### Document passage
——
The abbreviation RTD comes from “Resistance Temperature Detector.” It is a temperature sensor in which the resistance depends on temperature; when temperature changes, the sensor’s resistance changes. So, by measuring the sensor’s resistance, an RTD sensor can be used to measure temperature.
RTD sensors are most commonly made from platinum, copper, nickel alloys or various metal oxides.
Platinum is the most common material for RTD sensors. Platinum has a reliable, repeatable and linear temperature-resistance relationship. RTD sensors made of platinum are called PRT, “Platinum Resistance Thermometer.” The most common platinum PRT sensor used in the process industry is the Pt100 sensor. The number “100” in the name indicates that is has a resistance of 100 ohms in 0°C (32°F) temperature. More details on that later.
PRT versus thermocouple
In an earlier blog post, we discussed thermocouples. Thermocouples are also used as temperature sensors in many industrial applications. So, what’s the difference between a thermocouple and a PRT sensor? Here’s a short comparison between thermocouples and PRT sensors:
- Can be used to measure much higher temperatures
- Very robust
- Self-powered, does not need external excitation
- Not very accurate
- Requires cold junction compensation
- Extension wires must be of applicable material for the thermocouple type and attention must be paid to temperature homogeneity over all the junctions in the measurement circuit
- Inhomogeneities in wires may cause unexpected errors
- Are more accurate, linear and stable than thermocouples
- Does not require cold junction compensation, like thermocouples do
- Extension wires can be copper wires
- More expensive than thermocouples
- Need a known excitation current suitable for the sensor type
- More fragile
Shortly, you can say that thermocouples are more suitable for high-temperature applications and PRTs for applications that require better accuracy.
More information on thermocouples and the cold junction compensation can be found in this earlier blog post:
Measuring RTD/PRT sensor
Since the RTD sensor’s resistance changes when temperature changes, it is pretty clear that when measuring the RTD sensor you need to measure resistance. You can measure the resistance in Ohms then convert that manually into a temperature measurement according to the conversion table (or formula) of the RTD type being used.
Nowadays, most commonly, you use a temperature measurement device or calibrator that automatically converts the measured resistance into a temperature reading, when the correct RTD type is selected in the device (assuming it supports the RTD type used). Of course, if the wrong RTD sensor type is selected in the device, it will result in incorrect temperature measurement results.
——
### Dataset extract
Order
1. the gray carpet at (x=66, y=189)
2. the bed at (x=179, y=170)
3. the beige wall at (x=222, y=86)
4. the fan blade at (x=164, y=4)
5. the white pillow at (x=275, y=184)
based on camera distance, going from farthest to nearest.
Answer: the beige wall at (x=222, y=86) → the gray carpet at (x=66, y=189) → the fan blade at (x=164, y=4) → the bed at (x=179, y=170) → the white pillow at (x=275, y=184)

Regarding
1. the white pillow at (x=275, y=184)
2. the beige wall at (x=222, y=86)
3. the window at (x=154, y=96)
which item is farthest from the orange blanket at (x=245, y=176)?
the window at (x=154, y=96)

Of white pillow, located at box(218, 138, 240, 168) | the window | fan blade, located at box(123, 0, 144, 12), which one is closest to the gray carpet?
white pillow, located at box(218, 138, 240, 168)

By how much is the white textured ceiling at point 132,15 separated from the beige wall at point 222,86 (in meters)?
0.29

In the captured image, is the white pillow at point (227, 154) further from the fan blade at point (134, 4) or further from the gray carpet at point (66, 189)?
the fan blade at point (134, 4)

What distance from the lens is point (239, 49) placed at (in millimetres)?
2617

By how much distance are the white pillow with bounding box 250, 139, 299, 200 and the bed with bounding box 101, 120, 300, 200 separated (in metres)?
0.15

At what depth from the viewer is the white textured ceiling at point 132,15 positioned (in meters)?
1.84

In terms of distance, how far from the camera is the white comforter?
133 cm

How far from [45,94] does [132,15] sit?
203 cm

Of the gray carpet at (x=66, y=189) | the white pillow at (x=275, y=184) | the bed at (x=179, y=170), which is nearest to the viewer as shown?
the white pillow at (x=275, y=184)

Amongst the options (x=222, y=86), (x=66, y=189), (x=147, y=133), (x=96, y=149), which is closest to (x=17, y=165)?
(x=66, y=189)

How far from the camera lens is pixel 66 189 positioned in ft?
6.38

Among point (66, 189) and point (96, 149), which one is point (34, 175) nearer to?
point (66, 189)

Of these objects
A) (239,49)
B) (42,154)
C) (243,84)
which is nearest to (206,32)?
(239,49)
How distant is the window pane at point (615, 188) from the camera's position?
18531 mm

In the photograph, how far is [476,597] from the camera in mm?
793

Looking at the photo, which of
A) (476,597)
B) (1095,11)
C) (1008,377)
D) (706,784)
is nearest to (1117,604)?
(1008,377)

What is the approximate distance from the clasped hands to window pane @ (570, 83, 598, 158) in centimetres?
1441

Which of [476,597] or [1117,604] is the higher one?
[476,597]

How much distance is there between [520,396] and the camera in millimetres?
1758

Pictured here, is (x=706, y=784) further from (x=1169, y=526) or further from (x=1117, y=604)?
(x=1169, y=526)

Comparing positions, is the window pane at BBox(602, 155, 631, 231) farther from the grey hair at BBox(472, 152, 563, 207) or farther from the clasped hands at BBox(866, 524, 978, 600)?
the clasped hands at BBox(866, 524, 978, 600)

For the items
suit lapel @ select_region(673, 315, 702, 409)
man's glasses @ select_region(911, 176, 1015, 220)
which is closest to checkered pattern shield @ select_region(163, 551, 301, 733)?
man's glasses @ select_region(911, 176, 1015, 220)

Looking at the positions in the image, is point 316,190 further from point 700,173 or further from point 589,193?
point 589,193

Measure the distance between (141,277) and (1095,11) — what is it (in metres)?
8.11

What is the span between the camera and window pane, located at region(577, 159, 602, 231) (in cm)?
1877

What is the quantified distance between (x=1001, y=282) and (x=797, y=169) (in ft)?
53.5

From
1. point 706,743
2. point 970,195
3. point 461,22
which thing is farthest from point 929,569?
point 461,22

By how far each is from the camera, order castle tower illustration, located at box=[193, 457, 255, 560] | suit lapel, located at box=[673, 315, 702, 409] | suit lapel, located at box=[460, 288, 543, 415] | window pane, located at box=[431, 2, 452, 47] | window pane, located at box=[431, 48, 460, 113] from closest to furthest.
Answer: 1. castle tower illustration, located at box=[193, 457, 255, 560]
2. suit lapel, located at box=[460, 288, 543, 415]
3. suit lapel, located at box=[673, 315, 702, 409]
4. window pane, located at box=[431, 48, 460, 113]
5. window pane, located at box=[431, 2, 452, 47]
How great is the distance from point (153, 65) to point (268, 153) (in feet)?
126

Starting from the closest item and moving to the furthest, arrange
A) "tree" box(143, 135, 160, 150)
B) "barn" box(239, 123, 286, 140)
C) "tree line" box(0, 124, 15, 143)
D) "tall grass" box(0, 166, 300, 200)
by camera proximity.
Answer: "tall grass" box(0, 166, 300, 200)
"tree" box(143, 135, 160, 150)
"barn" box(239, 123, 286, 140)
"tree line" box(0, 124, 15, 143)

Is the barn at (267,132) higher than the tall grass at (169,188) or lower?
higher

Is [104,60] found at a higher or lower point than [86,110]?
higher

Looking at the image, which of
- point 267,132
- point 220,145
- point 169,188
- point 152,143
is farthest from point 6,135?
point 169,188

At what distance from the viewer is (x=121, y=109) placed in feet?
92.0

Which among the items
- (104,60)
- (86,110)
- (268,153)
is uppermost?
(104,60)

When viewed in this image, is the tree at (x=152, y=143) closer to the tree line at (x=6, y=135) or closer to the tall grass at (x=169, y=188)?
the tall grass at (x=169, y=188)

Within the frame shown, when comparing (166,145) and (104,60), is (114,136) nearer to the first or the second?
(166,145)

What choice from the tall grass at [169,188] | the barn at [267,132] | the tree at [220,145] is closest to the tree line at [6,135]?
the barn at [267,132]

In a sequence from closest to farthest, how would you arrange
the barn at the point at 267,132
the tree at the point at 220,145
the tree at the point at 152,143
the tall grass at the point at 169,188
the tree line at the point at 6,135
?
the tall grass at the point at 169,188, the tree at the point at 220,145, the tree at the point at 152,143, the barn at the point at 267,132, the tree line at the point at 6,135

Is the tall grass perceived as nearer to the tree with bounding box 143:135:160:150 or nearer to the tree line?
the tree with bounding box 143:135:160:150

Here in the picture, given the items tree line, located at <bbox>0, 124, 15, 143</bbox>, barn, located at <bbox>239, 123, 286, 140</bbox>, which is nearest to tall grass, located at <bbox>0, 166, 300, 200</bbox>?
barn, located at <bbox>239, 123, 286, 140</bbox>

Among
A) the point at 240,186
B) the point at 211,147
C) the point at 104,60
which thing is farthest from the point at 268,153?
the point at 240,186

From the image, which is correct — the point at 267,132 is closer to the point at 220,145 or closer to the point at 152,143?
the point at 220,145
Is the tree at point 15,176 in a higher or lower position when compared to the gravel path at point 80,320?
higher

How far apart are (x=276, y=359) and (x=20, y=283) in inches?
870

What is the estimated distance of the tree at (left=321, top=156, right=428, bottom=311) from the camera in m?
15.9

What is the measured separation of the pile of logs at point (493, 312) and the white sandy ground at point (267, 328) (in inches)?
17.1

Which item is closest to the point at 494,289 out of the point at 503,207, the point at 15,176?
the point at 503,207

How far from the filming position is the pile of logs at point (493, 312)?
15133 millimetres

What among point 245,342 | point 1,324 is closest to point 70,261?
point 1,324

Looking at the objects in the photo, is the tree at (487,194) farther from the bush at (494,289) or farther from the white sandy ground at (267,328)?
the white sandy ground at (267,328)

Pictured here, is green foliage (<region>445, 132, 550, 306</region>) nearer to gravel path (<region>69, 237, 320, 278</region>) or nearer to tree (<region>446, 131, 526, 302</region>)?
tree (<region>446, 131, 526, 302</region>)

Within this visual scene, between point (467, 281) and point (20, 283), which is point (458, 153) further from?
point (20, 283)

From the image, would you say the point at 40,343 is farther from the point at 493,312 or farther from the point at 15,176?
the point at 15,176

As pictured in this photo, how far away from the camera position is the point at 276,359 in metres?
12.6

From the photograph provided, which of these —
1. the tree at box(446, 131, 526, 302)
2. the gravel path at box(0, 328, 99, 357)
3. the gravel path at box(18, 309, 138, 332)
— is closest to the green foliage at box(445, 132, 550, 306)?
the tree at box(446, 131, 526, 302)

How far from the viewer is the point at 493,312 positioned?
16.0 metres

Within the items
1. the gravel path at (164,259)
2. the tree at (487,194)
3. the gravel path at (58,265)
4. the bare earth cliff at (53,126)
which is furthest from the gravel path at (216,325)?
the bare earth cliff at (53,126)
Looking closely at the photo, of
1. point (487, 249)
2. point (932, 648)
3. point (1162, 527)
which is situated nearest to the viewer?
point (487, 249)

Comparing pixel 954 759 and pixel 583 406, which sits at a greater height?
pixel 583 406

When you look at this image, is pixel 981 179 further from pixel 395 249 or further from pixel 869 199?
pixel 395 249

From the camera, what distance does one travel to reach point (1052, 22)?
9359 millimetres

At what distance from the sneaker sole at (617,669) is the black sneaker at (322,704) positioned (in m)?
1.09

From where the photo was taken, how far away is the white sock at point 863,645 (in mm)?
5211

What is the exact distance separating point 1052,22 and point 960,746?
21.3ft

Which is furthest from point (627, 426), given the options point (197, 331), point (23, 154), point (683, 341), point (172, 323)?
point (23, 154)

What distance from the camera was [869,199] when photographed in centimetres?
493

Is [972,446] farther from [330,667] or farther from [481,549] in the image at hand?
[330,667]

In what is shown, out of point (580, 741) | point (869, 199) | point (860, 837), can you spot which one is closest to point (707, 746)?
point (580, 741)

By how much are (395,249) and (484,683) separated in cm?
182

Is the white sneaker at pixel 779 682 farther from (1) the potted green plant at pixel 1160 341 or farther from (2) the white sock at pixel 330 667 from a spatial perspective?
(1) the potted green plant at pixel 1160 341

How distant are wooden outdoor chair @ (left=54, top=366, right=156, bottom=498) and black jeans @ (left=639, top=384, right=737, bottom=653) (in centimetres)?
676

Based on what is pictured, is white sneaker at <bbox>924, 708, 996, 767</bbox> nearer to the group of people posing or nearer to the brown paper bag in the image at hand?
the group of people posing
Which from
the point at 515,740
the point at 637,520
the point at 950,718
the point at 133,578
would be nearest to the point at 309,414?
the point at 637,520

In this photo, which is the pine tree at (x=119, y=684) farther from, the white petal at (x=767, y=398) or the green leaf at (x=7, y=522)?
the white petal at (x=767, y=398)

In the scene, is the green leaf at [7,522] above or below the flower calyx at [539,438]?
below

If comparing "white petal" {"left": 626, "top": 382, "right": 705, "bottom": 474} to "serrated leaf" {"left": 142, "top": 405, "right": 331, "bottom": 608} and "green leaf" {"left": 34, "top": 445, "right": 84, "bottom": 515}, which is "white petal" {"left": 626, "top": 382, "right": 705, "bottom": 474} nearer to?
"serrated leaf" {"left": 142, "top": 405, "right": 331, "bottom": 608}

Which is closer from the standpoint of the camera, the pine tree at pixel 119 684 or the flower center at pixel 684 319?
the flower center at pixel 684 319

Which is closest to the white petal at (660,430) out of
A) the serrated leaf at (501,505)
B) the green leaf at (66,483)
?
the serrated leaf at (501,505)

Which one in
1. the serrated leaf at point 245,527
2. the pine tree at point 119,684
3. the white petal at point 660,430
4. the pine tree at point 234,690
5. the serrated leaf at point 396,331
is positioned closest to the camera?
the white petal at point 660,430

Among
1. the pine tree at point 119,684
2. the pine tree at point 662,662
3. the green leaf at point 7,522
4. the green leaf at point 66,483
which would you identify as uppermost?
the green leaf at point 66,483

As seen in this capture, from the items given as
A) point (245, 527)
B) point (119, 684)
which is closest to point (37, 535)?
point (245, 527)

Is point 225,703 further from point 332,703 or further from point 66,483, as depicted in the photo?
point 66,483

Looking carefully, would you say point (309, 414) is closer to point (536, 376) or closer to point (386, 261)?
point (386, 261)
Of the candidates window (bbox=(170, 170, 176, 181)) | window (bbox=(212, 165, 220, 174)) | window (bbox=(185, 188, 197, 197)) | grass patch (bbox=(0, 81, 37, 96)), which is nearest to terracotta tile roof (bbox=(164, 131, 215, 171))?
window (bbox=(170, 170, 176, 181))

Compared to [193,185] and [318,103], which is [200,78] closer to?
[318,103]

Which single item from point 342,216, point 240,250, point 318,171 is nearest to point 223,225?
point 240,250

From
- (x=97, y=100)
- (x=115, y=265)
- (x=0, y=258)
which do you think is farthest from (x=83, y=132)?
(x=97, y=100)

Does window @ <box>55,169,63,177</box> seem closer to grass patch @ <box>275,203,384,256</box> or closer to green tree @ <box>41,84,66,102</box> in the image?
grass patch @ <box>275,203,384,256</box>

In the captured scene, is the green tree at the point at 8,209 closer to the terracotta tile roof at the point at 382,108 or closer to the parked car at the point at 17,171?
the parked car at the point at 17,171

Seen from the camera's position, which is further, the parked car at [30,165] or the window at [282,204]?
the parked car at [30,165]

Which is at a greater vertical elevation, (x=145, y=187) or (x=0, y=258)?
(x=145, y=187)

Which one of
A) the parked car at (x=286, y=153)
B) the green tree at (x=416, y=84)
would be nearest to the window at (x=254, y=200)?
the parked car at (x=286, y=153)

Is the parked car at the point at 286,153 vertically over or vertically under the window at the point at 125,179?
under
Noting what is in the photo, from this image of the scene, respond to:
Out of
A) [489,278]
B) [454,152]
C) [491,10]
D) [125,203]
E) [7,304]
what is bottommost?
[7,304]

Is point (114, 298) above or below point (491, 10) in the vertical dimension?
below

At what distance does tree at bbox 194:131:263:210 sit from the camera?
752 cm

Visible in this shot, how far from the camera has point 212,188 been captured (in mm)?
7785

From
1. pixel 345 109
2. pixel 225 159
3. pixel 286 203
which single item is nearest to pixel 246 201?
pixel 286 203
——
### Stated exercise
From the RTD sensor passage, transcribe word for word the stretch starting with "The abbreviation RTD" and going on through "to measure temperature.".

### Reply to the exercise
The abbreviation RTD comes from “Resistance Temperature Detector.” It is a temperature sensor in which the resistance depends on temperature; when temperature changes, the sensor’s resistance changes. So, by measuring the sensor’s resistance, an RTD sensor can be used to measure temperature.